== Provided material

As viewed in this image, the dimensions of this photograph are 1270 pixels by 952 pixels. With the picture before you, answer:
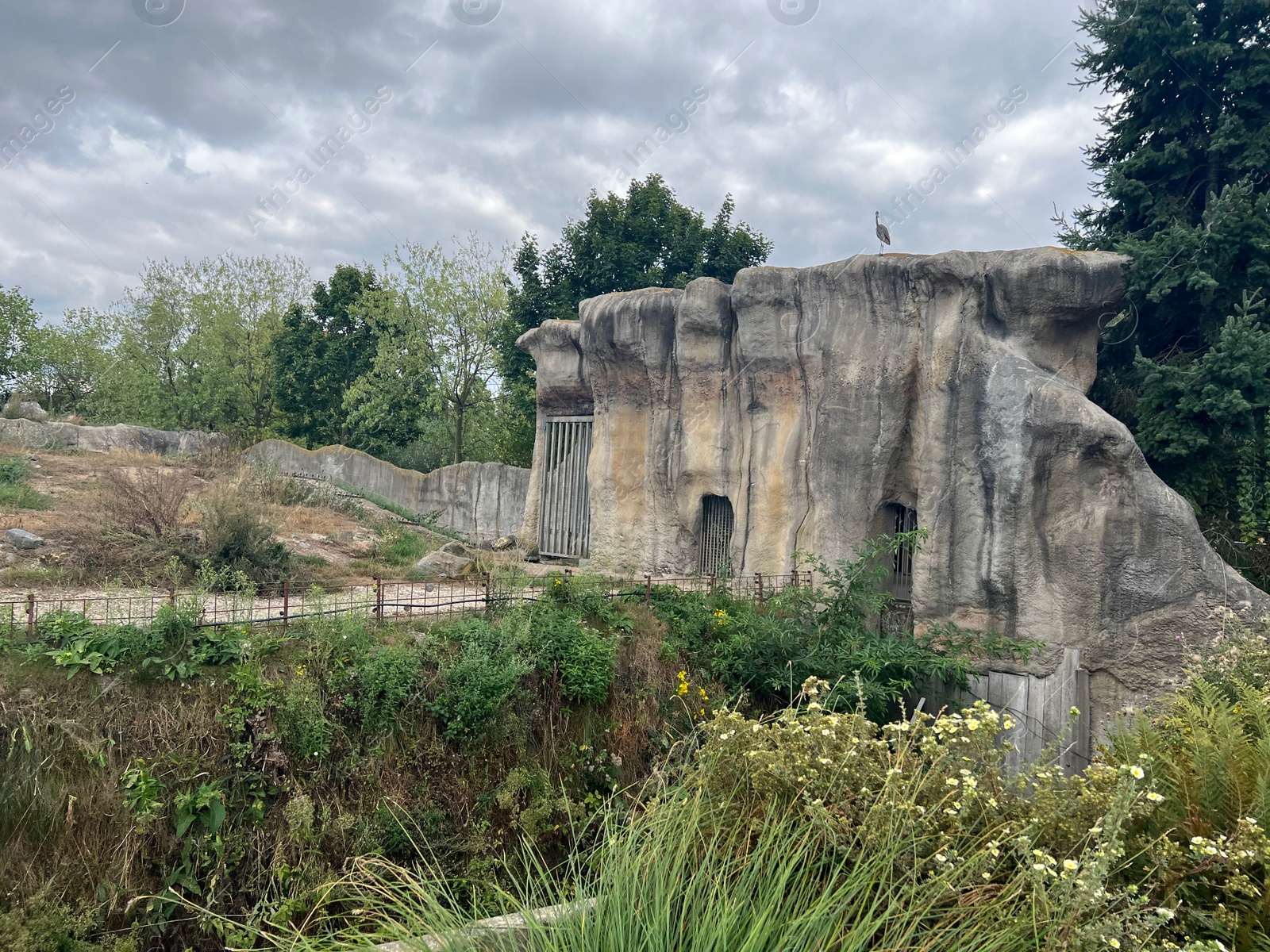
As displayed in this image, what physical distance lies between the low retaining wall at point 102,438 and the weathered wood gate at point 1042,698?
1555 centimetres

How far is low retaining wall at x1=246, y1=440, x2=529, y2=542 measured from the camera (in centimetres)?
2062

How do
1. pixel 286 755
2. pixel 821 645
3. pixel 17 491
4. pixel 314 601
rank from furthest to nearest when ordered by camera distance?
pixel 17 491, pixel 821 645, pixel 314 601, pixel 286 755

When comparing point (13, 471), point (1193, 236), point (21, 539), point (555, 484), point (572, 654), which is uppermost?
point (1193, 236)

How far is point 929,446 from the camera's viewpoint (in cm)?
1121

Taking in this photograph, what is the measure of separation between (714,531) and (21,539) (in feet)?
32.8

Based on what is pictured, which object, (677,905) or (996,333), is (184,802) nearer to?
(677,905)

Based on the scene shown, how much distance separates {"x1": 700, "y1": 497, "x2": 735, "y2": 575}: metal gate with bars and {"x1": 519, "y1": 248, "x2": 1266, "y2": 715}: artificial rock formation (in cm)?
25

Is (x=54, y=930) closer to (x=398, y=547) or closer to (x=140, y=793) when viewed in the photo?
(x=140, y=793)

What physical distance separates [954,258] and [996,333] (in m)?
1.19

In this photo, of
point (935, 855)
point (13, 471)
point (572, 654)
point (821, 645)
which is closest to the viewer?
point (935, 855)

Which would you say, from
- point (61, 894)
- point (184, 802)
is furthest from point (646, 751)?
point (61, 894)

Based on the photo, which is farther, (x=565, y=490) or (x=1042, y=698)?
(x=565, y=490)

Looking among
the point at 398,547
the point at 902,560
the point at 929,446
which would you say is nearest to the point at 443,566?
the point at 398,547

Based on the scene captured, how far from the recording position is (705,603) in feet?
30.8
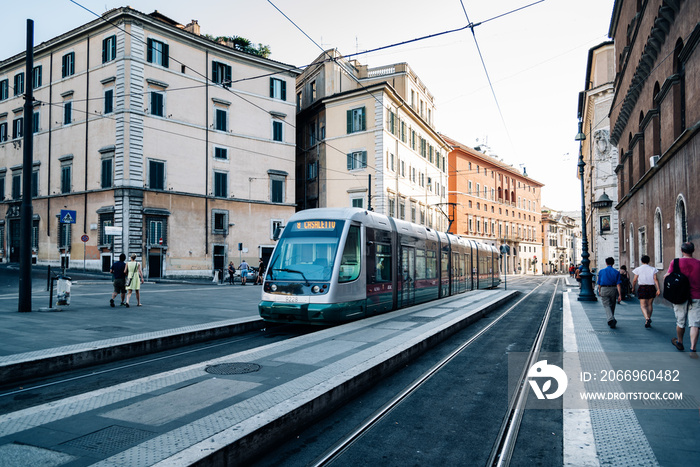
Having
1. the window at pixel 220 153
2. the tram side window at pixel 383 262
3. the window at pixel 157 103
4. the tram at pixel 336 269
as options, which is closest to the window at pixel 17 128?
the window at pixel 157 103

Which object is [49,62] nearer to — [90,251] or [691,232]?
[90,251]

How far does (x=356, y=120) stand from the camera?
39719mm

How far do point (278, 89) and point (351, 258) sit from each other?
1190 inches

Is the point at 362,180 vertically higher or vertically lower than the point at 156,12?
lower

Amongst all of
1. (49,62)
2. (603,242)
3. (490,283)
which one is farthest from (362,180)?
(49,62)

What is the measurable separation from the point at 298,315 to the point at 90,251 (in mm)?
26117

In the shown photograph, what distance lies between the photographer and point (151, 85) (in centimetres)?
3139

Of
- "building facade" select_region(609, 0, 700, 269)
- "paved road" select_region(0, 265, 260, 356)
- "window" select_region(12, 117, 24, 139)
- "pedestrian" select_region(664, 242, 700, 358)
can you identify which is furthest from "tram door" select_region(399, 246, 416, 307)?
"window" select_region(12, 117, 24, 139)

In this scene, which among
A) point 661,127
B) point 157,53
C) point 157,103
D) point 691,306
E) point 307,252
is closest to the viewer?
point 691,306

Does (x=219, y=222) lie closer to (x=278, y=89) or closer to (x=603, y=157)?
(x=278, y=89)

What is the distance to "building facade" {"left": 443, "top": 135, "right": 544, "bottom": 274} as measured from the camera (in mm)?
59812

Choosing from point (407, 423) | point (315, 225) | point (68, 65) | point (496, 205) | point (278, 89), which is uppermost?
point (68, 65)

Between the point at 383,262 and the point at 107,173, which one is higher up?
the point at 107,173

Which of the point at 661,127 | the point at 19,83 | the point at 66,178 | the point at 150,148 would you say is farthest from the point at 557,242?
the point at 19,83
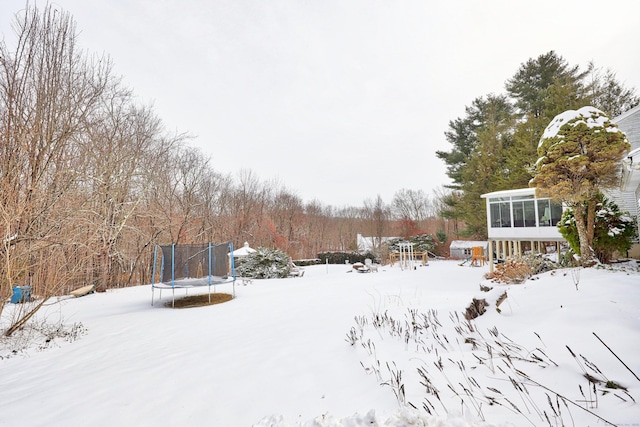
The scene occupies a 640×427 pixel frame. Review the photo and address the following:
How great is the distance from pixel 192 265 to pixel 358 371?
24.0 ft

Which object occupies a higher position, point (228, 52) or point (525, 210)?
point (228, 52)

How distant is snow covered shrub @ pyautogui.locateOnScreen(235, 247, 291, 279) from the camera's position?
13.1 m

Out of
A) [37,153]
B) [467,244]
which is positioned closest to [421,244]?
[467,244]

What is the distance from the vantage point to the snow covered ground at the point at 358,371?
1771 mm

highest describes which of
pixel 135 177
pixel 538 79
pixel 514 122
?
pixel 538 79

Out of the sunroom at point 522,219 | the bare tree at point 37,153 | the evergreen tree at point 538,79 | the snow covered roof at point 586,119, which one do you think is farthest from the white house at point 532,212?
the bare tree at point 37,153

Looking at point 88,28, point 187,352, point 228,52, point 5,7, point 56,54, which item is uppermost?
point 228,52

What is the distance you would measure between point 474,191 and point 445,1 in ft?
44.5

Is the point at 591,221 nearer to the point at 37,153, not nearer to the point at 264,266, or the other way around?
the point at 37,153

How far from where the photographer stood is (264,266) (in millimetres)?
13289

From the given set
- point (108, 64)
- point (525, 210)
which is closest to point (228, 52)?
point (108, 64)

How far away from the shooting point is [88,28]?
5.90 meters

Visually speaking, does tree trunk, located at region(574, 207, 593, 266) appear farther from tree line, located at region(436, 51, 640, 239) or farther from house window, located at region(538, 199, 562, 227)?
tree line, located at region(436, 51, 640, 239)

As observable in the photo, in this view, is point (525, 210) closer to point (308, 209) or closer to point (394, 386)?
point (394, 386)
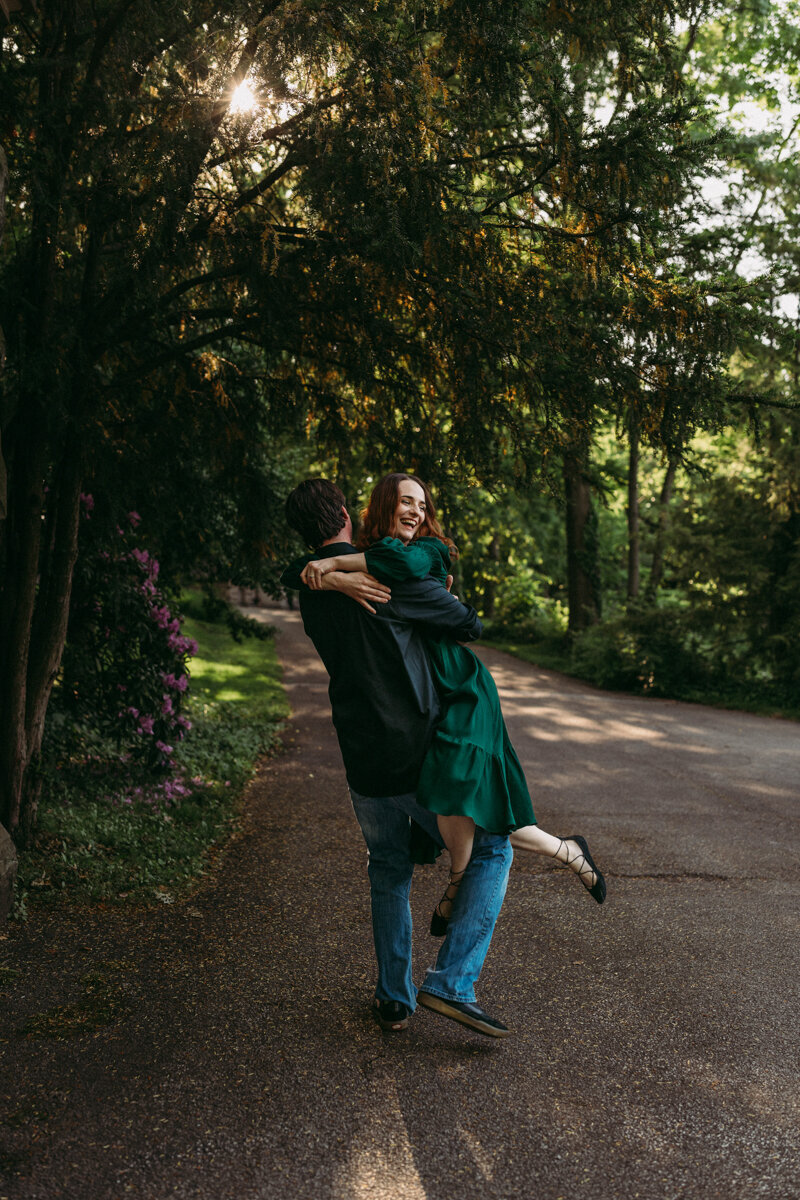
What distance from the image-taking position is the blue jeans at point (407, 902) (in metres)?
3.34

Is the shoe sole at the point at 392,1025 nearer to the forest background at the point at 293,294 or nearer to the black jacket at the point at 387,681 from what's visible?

====

Stated exercise:
Output the entries above exactly, without their pictures.

Finished exercise:
As viewed in this image, the dimensions of this photograph are 1270 pixels by 952 pixels. With the picture before you, answer:
As displayed in this image, what physical distance lies between the low retaining wall at point 102,438 and the weathered wood gate at point 1042,698?
1555 centimetres

How far is low retaining wall at x1=246, y1=440, x2=529, y2=542 measured from the camera (in centimetres)?
2062

How do
1. pixel 286 755
2. pixel 821 645
3. pixel 17 491
4. pixel 314 601
rank from furthest to nearest when ordered by camera distance?
pixel 17 491, pixel 821 645, pixel 314 601, pixel 286 755

When comparing point (13, 471), point (1193, 236), point (21, 539), point (555, 484), point (572, 654), which is uppermost?
point (1193, 236)

How far is point 929,446 from the camera's viewpoint (in cm)?
1121

Taking in this photograph, what is the measure of separation between (714,531) and (21,539) (in feet)?
32.8

Based on what is pictured, which object, (677,905) or (996,333), is (184,802) nearer to?
(677,905)

Based on the scene shown, how much distance separates {"x1": 700, "y1": 497, "x2": 735, "y2": 575}: metal gate with bars and {"x1": 519, "y1": 248, "x2": 1266, "y2": 715}: artificial rock formation (in cm)?
25

Is (x=54, y=930) closer to (x=398, y=547) or closer to (x=140, y=793) when viewed in the photo?
(x=140, y=793)

What physical distance separates [954,258] and [996,333] (in m)?
1.19

In this photo, of
point (935, 855)
point (13, 471)
point (572, 654)
point (821, 645)
which is closest to the viewer?
point (935, 855)

Which would you say, from
- point (61, 894)
- point (184, 802)
is furthest from point (646, 751)?
point (61, 894)

Based on the photo, which is farther, (x=565, y=490) or (x=1042, y=698)?
(x=565, y=490)

Looking among
the point at 398,547
the point at 902,560
the point at 929,446
which would you say is nearest to the point at 443,566?
the point at 398,547

Based on the scene captured, how far from the recording position is (705,603) in feet?
30.8
Having
1. the window at pixel 220 153
2. the tram side window at pixel 383 262
3. the window at pixel 157 103
4. the tram at pixel 336 269
as options, which is closest to the window at pixel 17 128?
the window at pixel 157 103

Which object is [49,62] nearer to — [90,251] or [691,232]?
[90,251]

How far does (x=356, y=120) stand from the camera?
39719mm

How far do point (278, 89) and point (351, 258) sit from each other?
1190 inches

Is the point at 362,180 vertically higher or vertically lower than the point at 156,12?
lower

Amongst all of
1. (49,62)
2. (603,242)
3. (490,283)
which one is farthest from (362,180)?
(49,62)

What is the measurable separation from the point at 298,315 to the point at 90,251 (in mm)?
26117

In the shown photograph, what distance lies between the photographer and point (151, 85) (in centimetres)?
3139

Of
- "building facade" select_region(609, 0, 700, 269)
- "paved road" select_region(0, 265, 260, 356)
- "window" select_region(12, 117, 24, 139)
- "pedestrian" select_region(664, 242, 700, 358)
can you identify which is furthest from "tram door" select_region(399, 246, 416, 307)?
"window" select_region(12, 117, 24, 139)

In this scene, which among
A) point 661,127
B) point 157,53
C) point 157,103
D) point 691,306
E) point 307,252
is closest to the viewer?
point 691,306

Does (x=219, y=222) lie closer to (x=278, y=89) or closer to (x=603, y=157)?
(x=278, y=89)

What is the distance to "building facade" {"left": 443, "top": 135, "right": 544, "bottom": 274} as measured from the camera (in mm)?
59812

Choosing from point (407, 423) | point (315, 225) | point (68, 65) | point (496, 205) | point (278, 89), which is uppermost?
point (68, 65)

Between the point at 383,262 and the point at 107,173, which one is higher up?
the point at 107,173

Which of the point at 661,127 | the point at 19,83 | the point at 66,178 | the point at 150,148 would you say is farthest from the point at 557,242?
the point at 19,83
The scene occupies a 640×427 pixel frame. Review the photo and address the following:
How great is the distance from pixel 192 265 to pixel 358 371?
24.0 ft

Which object occupies a higher position, point (228, 52) or point (525, 210)?
point (228, 52)

How distant is snow covered shrub @ pyautogui.locateOnScreen(235, 247, 291, 279) from the camera's position?
13.1 m

Out of
A) [37,153]
B) [467,244]
which is positioned closest to [421,244]?
[467,244]

What is the distance from the vantage point to the snow covered ground at the point at 358,371?
1771 mm

highest describes which of
pixel 135 177
pixel 538 79
pixel 514 122
?
pixel 538 79

Out of the sunroom at point 522,219 | the bare tree at point 37,153 | the evergreen tree at point 538,79 | the snow covered roof at point 586,119, which one do you think is farthest from the white house at point 532,212?
the bare tree at point 37,153

Looking at point 88,28, point 187,352, point 228,52, point 5,7, point 56,54, which item is uppermost?
point 228,52

What is the distance you would measure between point 474,191 and point 445,1 in ft?
44.5

Is the point at 591,221 nearer to the point at 37,153, not nearer to the point at 264,266, or the other way around?
the point at 37,153

How far from where the photographer stood is (264,266) (in millimetres)?
13289

From the given set
- point (108, 64)
- point (525, 210)
which is closest to point (228, 52)?
point (108, 64)

How far away from the shooting point is [88,28]?
5.90 meters

Visually speaking, does tree trunk, located at region(574, 207, 593, 266) appear farther from tree line, located at region(436, 51, 640, 239) or farther from house window, located at region(538, 199, 562, 227)?
tree line, located at region(436, 51, 640, 239)

As observable in the photo, in this view, is point (525, 210) closer to point (308, 209) or closer to point (394, 386)?
point (394, 386)
What distance from the image-taking position is the blue jeans at point (407, 902) (in metres)?
3.34

Is the shoe sole at the point at 392,1025 nearer to the forest background at the point at 293,294 or nearer to the black jacket at the point at 387,681 from what's visible?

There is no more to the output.